Feelings of embarrassment and shame [22] due to the visible character of tremor disappeared after surgery and contributed thus to improved social interactions.
The difficulties related to tremor from the patients’ point of view have also been described by others [23, 24], indicating considerable daily problems related to this symptom. The common view in the medical community that tremor is a less problematic symptom does not fit with our patients’ depiction of the impact of tremor, or with their expressions of satisfaction when tremor had been relieved by DBS, regardless of effect of DBS on other symptoms of PD.
Pain and cramps are also symptoms that are inherent to advanced PD, and that may be difficult to “escape” from and to cope with. These symptoms caused distress in many of our patients, affecting also their sleep. Pain is often regarded as a “non-motor” symptom that impacts negatively on ADL, wellbeing and quality of life [25]. However, this “non-motor” symptom was considered by our patients as inherent to, or the result of, motor symptoms such as tremor and cramps. Since DBS alleviated motor symptoms and cramps, this in turn relieved the pain in most patients, with positive implications on daily living.
Side effects and expectations
Almost 60% of our patients experienced side effects, or new unwanted symptoms after surgery, mainly negative affection of speech, balance and gait (Table 2), although some blamed these adverse events on the disease more than on the DBS. It is interesting to note that most patients considered the side effects as the bargain between control of the symptoms enabling them to be more active in day-to-day life and the price to pay in terms of slurred speech or balance problems [20].
The extent and degree of side effects varied between patients but on the whole, patients almost always compared the impact of side effects after surgery with the impact of the symptoms of the disease such as they were before the operation: almost invariably, the patients valued more the relief of symptom brought about by DBS, and its positive consequences on their daily life, than the eventual side effects. This was conveyed through the processed interviews and reiterated in patients’ answers to the question ‘On the whole, how has DBS impacted on your life?’, where all except three patients indicated a positive albeit varying improvement after DBS. This overall improvement was seen independently of brain target or laterality of DBS (Table 2). Ahlberg et al. [26], described a similar pattern in that patients in their study stressed the overall benefits of DBS in terms of increased mobility. Despite the various side effects, their patients felt that they ‘had got their life back’ [26]. This means that, from the patients’ perspective, if they are sufficiently ill and sufficiently suffering from PD symptoms, they would be more prone to “forgive” eventual side effects from DBS in the light of getting rid of their most disabling symptoms. In that respect, it would be interesting to know how side effects would be perceived by patients if they more customarily undergo DBS earlier in the disease process, as has been proposed recently in the so called “Earlystim” study [27]. Interestingly, in our study, 42% of the patients denied having any side effect from the DBS.

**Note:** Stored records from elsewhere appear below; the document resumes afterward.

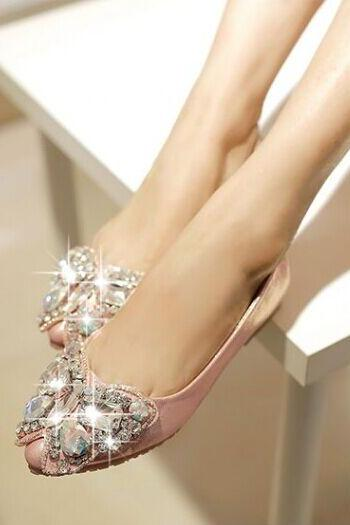 Pointed-Toe Butterfly Jewel Embellished Ballerina Flats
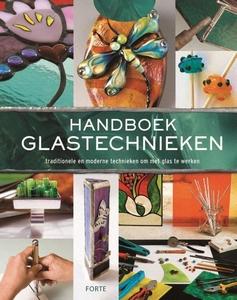 Cecilia Cohen, Handboek Glastechnieken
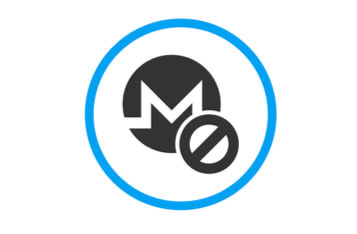 BitBay Exchange Plans to End Market Trading of Monero on its Platform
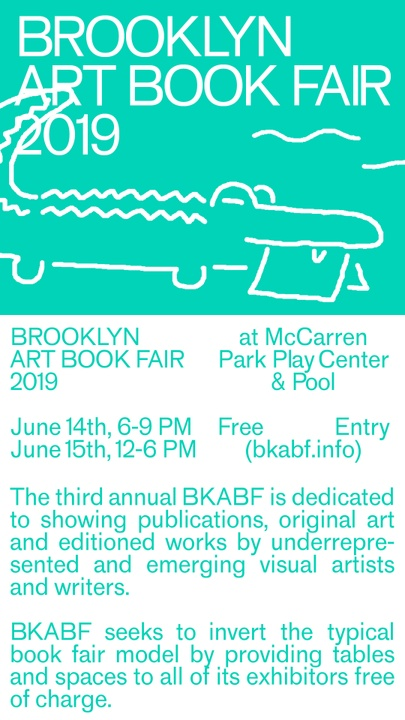 2019 Brooklyn Art Book Fair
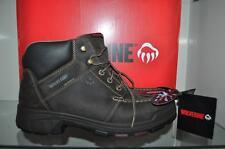 Wolverine Carbor Chukka Mens Work Shoes Size 12 Waterproof NIB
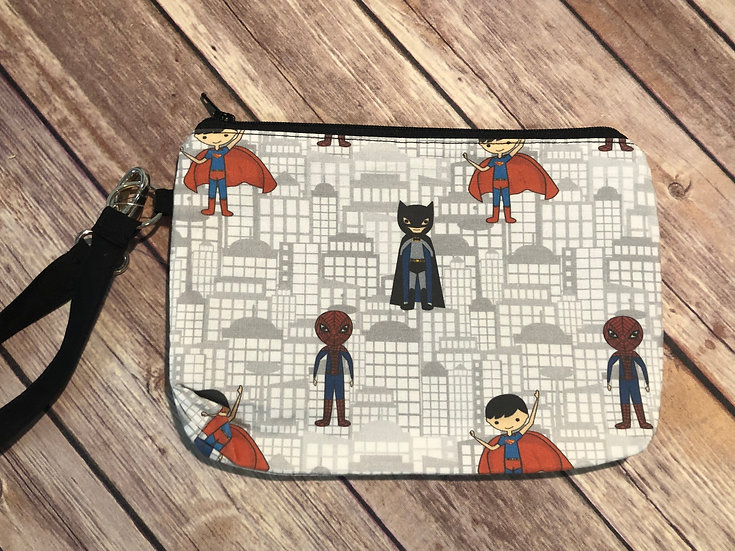 Superkids Themed Wristlet - Ready to Ship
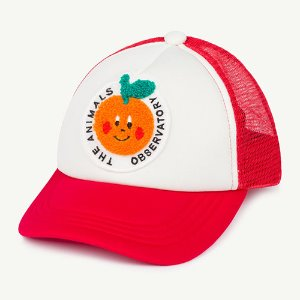 Hamster Orange Cap 1249_099 (red)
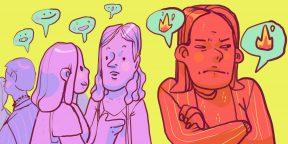 Что такое внутренняя мизогиния и почему женщины ненавидят женщин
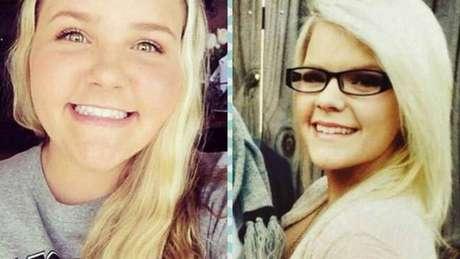 Madison e Taylor conseguiram chamar a polícia antes de serem mortas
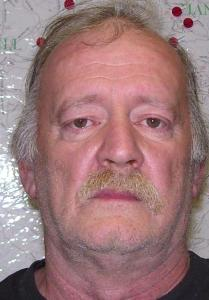 Richard Nelson Bicknell a registered Sex Offender of Alabama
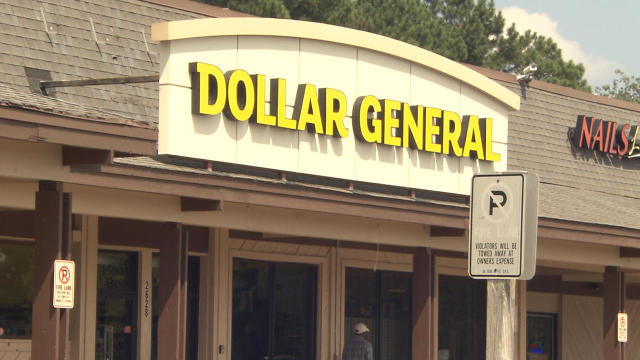 dollar-general-store-promo.jpg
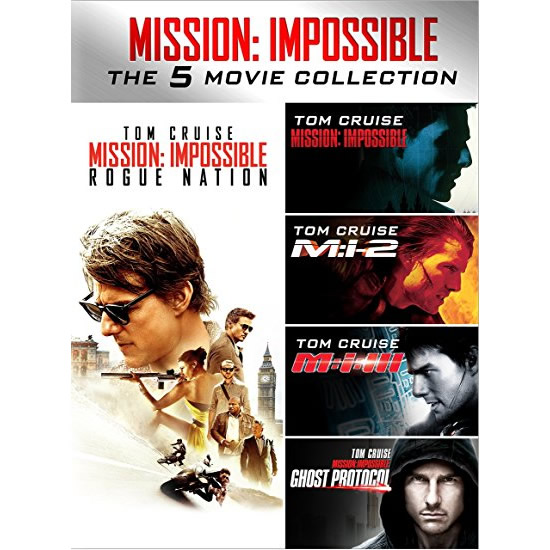 AU $46 BUY: Mission: Impossible 5-Movie Collection on DVD in Australia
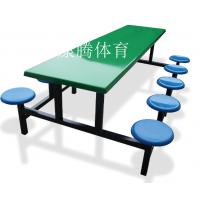 厂家生产玻璃钢连体桌椅 8人位食堂餐桌椅 员工饭堂小吃店快餐桌椅批发康腾体育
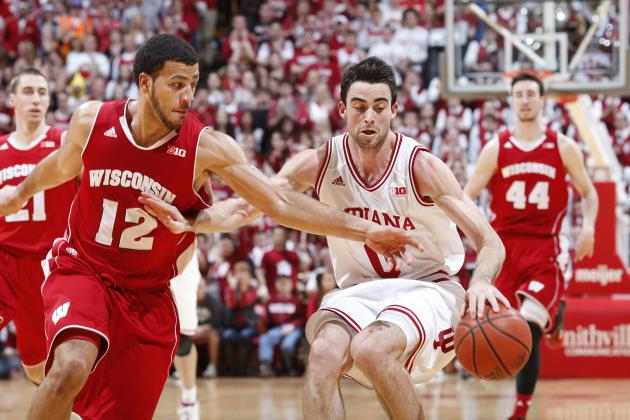 Biggest Takeaways from Wisconsin Basketball's Loss at Indiana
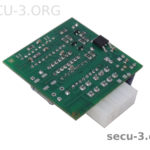 Stepper motor driver unit SECU-STEP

Awareness about the disease progress and the limits of DBS
Our patients disclosed that they were aware that DBS was not a cure and that the disease will continue to progress. This is in contrast to a study by Montel et al. [28], showing that their patients might have had unrealistic expectations and were disappointed by the results of DBS in terms of halting the disease progression.

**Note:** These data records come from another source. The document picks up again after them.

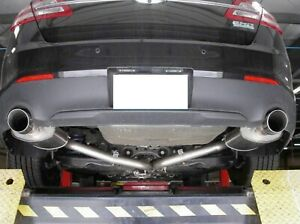 """STAINLESS WORKS 2010-2018 FORD TAURUS SHO TURBO ECOBOOST 2.5"""" CATBACK EXHAUST"""
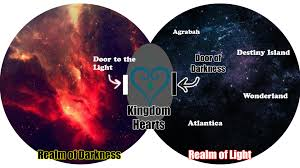 Kingdom Of Darkness To Kingdom Of Light Other Want Some Help Understanding The Positioning Of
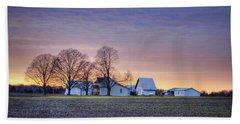 Farmstead At Sunset Hand Towel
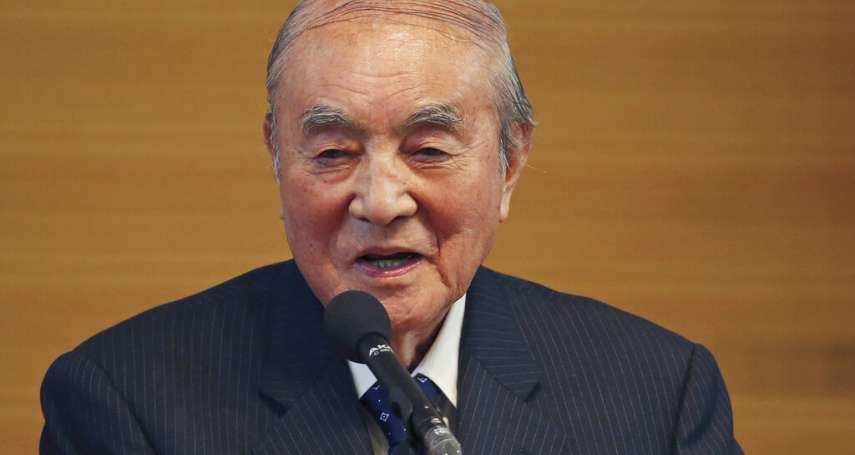 曾呼籲中國放棄武統台灣 外交部哀悼日本前首相中曾根康弘辭世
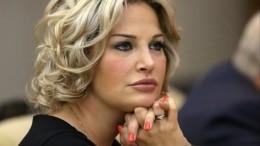 «Недостойна!»— пользователей возмутило интервью Максаковой Корчевникову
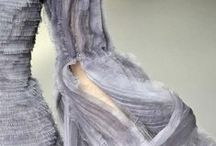 Fashion Moment / by Yael Breimer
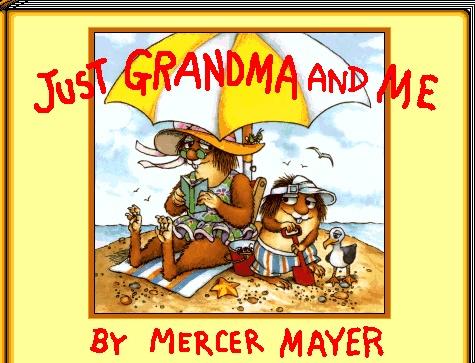 just grandma and me 1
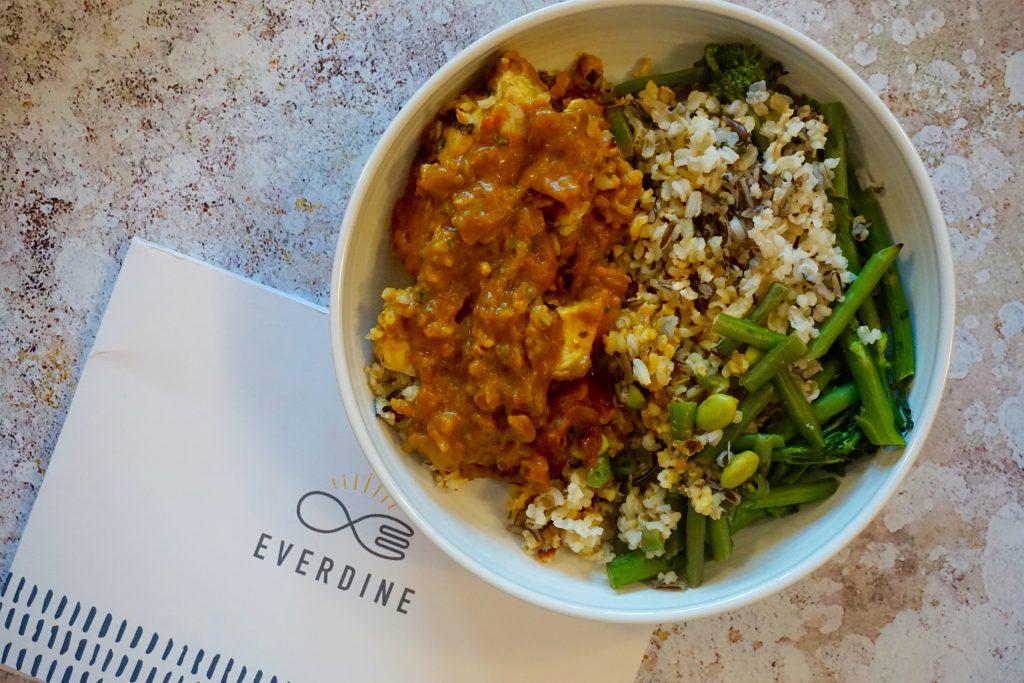 Everdine-Review-Coconut-Katsu-Chicken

It seems that our patients had been well informed by their DBS team about what to expect and were well aware that DBS ‘only’ provided a symptomatic relief and that their illness, notwithstanding the surgical treatment, will progress over time. Hence their understanding and perception of DBS as illustrated by the core category “DBS means everything – for some time”.

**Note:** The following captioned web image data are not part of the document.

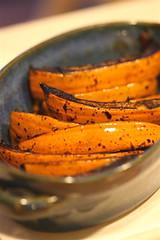 Caramelized Pumpkin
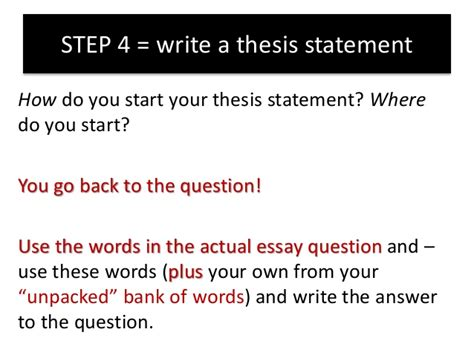 how to start a dissertation how to answer an essay question on the quot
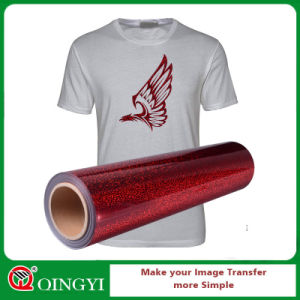 ddf2e6eab China Qingyi Nice Hologram Vinyl Heat Transfer for T-Shirt - China ...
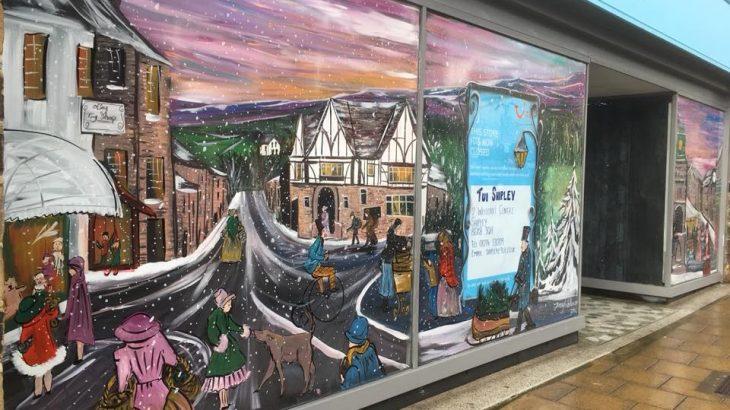 OTLEY BID JENNY TRIBILLON WINDOW ART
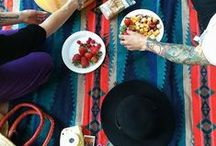 Picnics and Pendleton / Spread a blanket and enjoy your meal in Nature.  / by Pendleton Woolen Mills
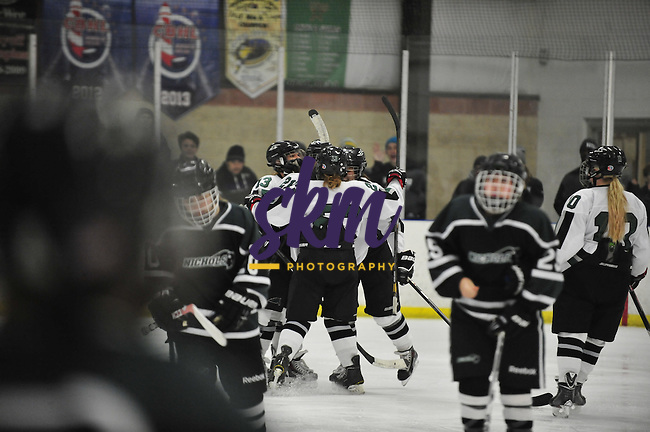 The SU Women's Ice Hockey team defeated Nichols 7-2 Friday evening at Reisterstown Sportsplex.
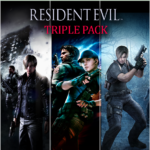 Resident Evil Triple Pack (4,5,6) photo review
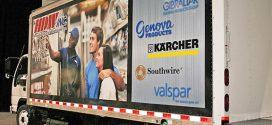Hardware Distribution Warehouses Inc. to Close Distribution Facilities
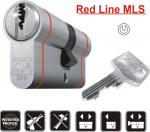 MLS RED LINE (click for details)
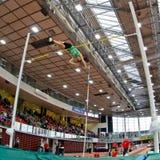 Indoor Championship 2012 Stock Image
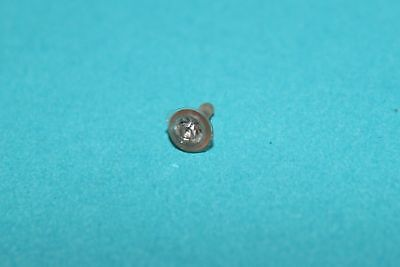 Barbie Superstar Ring Earring Anello Orecchino Jewerly  '70 '80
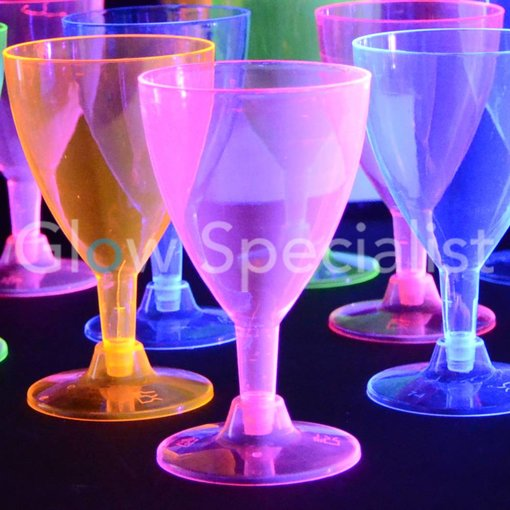 NEON WINE CUPS - ASSORTED - 12 PIECES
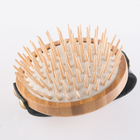Wooden Bristle Detangler Massage Custom Wood Comb Bamboo Babies Hair Brush for Toddlers and Kids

Advantages of using qualitative methodology
The advantage of using qualitative methodology based on interviews of patients was that this approach elucidated issues and considerations that were relevant to the patients, and that shed light on their daily life with the disease and its treatment from the patient’s own perspective. Patients’ ‘own voice’ should be considered, in order to capture their individual needs and preferences which are cornerstones in patient-centred care and prerequisite for good quality in health care [13, 29]. Specifically the use of qualitative methodology including in-depth interviews of patients and partners have been requested by some workers in the field [30–32]. Furthermore, the fact that the present authors were not involved in the surgical or clinical care of the patients may have allowed the participants to be more candid and open in the description of their perceptions and experiences of having DBS.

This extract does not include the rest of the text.